Part of the debate – in the Senedd at 3:29 pm on 3 November 2020.
Llywydd, diolch yn fawr to Alun Davies. I absolutely recognise what he said about the way so many businesses have worked so hard to make sure that they can continue in these difficult times, but to do it in a way that is safe for their staff and for their users, and that is the experience of most businesses in Wales. Where there are businesses who don't operate in that way, then the Welsh Government will take action against them, because that is not fair, both to their staff and to their users, but it's not fair to other businesses either, who have made the effort that we asked them to make.
And in terms of fairness, let me say as well that, not only has the uncertainty about the furlough scheme been deeply unhelpful, but the fact that when we asked the Chancellor of the Exchequer to give some flexibility to businesses in Wales as we went into our firebreak period, we were told that that was impossible, but when the English Government, in that capacity, decided to introduce a lockdown, suddenly all that was possible after all. And what strikes people in Wales about that is that it simply is not fair when one part of the United Kingdom is denied help and another part has it available to them. The Treasury is the Treasury for the whole of the United Kingdom, not just one part of it, and it needs to recapture some ground that it has lost because of the way in which it has behaved in that partisan way over recent weeks.

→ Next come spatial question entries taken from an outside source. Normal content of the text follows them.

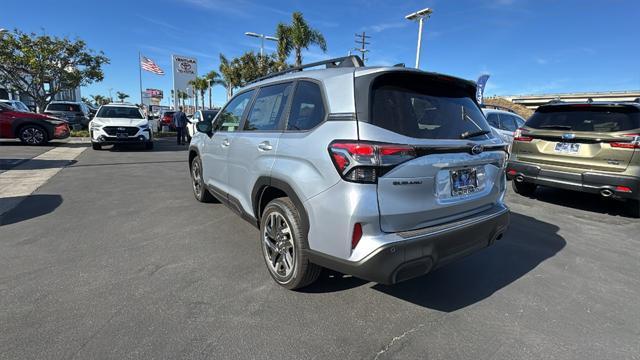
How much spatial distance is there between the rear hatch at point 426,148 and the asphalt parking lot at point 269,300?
789 millimetres

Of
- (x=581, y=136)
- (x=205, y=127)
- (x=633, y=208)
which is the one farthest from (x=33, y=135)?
(x=633, y=208)

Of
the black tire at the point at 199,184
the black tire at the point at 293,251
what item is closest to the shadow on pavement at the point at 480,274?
the black tire at the point at 293,251

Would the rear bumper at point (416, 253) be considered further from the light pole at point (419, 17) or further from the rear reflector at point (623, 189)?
the light pole at point (419, 17)

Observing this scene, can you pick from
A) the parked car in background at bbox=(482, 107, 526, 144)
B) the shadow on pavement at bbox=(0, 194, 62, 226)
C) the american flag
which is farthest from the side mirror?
the american flag

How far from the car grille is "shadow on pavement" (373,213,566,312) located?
1174 centimetres

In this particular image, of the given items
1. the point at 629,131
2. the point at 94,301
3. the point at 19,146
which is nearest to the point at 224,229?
the point at 94,301

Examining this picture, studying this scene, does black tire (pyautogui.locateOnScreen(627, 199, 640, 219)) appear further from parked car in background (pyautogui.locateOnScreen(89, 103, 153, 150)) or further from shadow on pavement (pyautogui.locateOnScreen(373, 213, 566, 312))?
parked car in background (pyautogui.locateOnScreen(89, 103, 153, 150))

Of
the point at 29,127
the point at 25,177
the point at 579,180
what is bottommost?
the point at 25,177

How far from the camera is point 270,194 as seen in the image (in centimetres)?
317

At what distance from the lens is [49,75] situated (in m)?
19.3

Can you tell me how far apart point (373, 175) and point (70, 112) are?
23046mm

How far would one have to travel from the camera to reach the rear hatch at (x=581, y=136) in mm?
4945

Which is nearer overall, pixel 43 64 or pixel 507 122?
pixel 507 122

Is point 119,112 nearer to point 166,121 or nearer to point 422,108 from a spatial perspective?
point 166,121
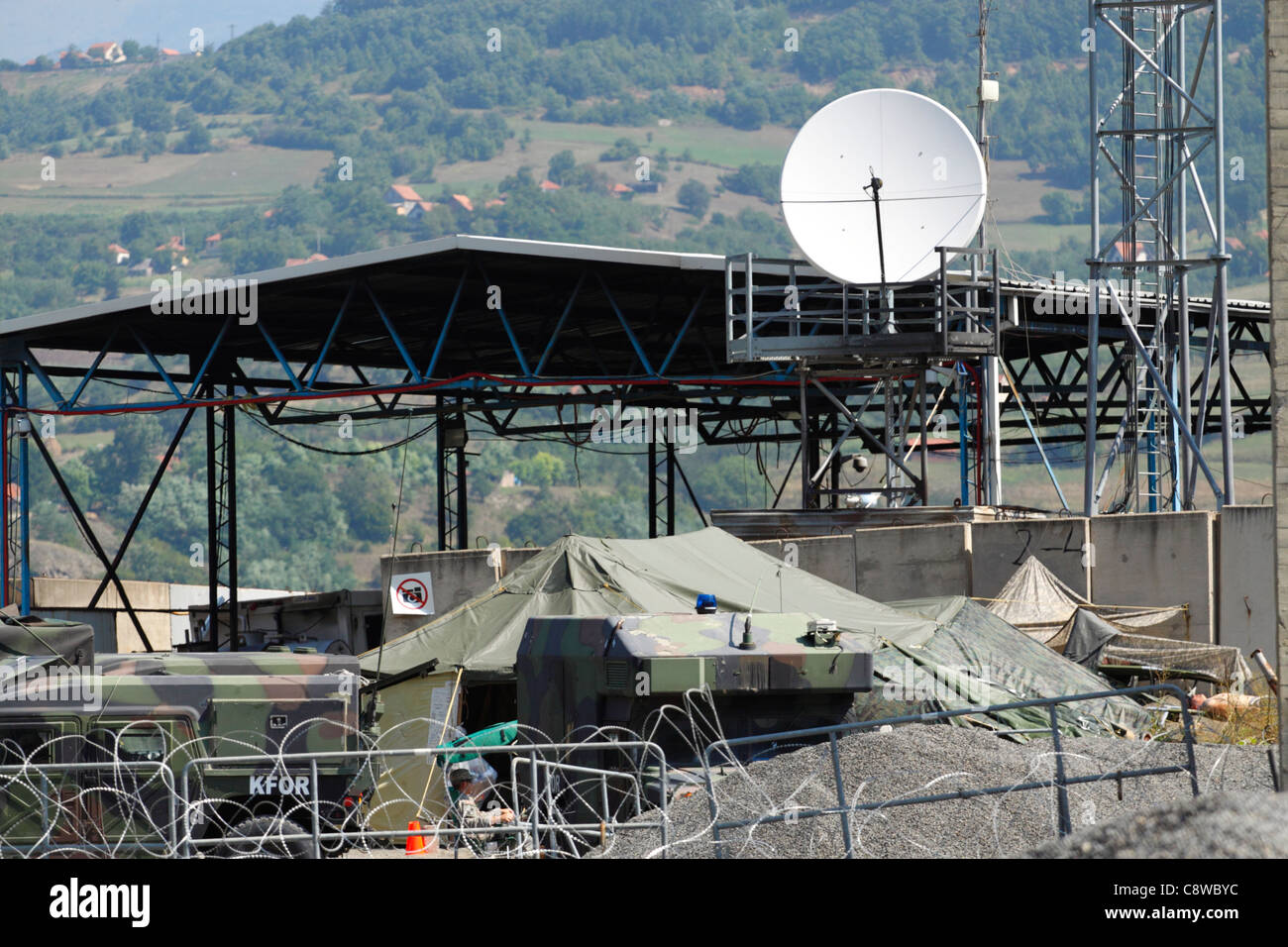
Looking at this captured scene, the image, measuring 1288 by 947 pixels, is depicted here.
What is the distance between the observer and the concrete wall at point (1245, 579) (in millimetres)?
24763

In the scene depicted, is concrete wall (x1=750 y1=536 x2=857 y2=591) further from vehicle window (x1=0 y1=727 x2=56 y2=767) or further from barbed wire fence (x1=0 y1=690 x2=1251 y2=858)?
vehicle window (x1=0 y1=727 x2=56 y2=767)

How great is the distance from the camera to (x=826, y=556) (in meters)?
28.7

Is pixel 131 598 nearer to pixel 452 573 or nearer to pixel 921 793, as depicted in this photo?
pixel 452 573

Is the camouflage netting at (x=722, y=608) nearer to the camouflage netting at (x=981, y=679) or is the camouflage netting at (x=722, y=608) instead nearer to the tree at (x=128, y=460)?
the camouflage netting at (x=981, y=679)

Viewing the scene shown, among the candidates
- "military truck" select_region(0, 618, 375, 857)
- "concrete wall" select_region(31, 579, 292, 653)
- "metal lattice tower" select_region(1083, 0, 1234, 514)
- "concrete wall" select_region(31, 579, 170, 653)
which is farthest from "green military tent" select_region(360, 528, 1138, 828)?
"concrete wall" select_region(31, 579, 170, 653)

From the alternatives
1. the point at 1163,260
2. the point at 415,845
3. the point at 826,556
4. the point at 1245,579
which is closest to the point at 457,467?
the point at 826,556

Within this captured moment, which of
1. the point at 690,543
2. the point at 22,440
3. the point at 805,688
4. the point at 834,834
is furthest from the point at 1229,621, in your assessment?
the point at 22,440

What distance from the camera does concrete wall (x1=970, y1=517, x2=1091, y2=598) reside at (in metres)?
26.3

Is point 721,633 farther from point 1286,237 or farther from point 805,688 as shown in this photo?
point 1286,237

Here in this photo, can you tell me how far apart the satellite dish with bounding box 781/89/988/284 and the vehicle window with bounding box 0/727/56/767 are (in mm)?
18406

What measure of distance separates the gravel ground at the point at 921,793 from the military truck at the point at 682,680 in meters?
0.88

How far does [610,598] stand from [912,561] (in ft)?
24.9

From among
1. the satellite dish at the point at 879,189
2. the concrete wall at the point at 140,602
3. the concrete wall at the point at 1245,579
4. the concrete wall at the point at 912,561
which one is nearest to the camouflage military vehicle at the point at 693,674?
the concrete wall at the point at 1245,579

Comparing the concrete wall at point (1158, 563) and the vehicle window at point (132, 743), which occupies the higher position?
the concrete wall at point (1158, 563)
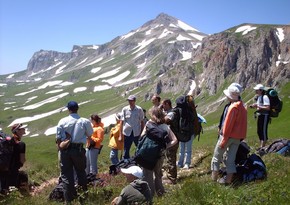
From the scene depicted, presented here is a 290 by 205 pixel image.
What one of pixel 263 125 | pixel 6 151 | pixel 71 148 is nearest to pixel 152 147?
pixel 71 148

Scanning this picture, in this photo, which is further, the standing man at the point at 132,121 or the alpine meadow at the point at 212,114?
the standing man at the point at 132,121

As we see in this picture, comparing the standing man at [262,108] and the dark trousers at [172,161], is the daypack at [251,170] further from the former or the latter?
the standing man at [262,108]

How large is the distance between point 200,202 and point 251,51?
13691 cm

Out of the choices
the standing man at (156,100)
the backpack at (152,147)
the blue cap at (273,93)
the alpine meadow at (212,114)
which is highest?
the standing man at (156,100)

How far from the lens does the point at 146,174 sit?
8.84 m

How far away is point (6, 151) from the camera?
9.34 metres

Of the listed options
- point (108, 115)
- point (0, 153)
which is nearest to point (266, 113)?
point (0, 153)

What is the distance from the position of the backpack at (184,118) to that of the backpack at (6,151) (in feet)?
16.4

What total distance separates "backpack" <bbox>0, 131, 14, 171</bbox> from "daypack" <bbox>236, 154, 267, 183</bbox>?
640cm

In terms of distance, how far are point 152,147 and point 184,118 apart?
2.82m

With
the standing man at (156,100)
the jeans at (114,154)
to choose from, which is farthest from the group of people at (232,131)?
the jeans at (114,154)

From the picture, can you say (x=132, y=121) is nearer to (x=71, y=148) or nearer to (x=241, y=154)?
(x=71, y=148)

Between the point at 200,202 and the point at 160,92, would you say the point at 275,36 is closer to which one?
the point at 160,92

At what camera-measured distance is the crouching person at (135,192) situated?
302 inches
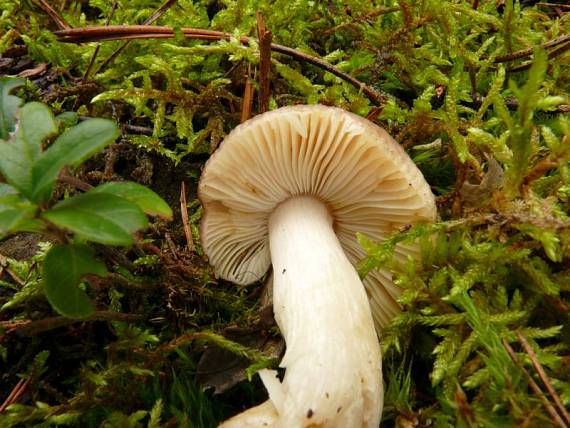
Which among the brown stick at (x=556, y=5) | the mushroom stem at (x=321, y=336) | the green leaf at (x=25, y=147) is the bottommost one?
the mushroom stem at (x=321, y=336)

I completely agree with Alun Davies that the TTP system has been a great success story here in Wales. Every pound that we put into it goes into the public service. There's no money skimmed off the top of it for private profit making, as there inevitably is in England. And that is because of our values, because we believe that this is a public service best provided by people who work in the public service, and with that public service ethos, but it gives us value for money, as you heard as well. Now, we will continue to recruit more people in our local teams. We will provide that surge capacity I mentioned earlier. And as we come out of the firebreak period, we will look again to the enormous efforts our TTP teams have made, doing more in backward tracing, now having a new set of tools, both to persuade people to self-isolate, and to explain to them the consequences of not doing so, and to prepare for the time when, as I say, a new generation of tests may become available that could allow us to reduce the length of time that we ask people to self-isolate and that could allow us to do more in asymptomatic testing, as Adam Price mentioned earlier. And all of that thought is going on as we speak in our TTP system, so that we use this 17 days of the firebreak not just to gather our breath in TTP, but to prepare for new possibilities and an even bigger contribution that it could make here in Wales in the future.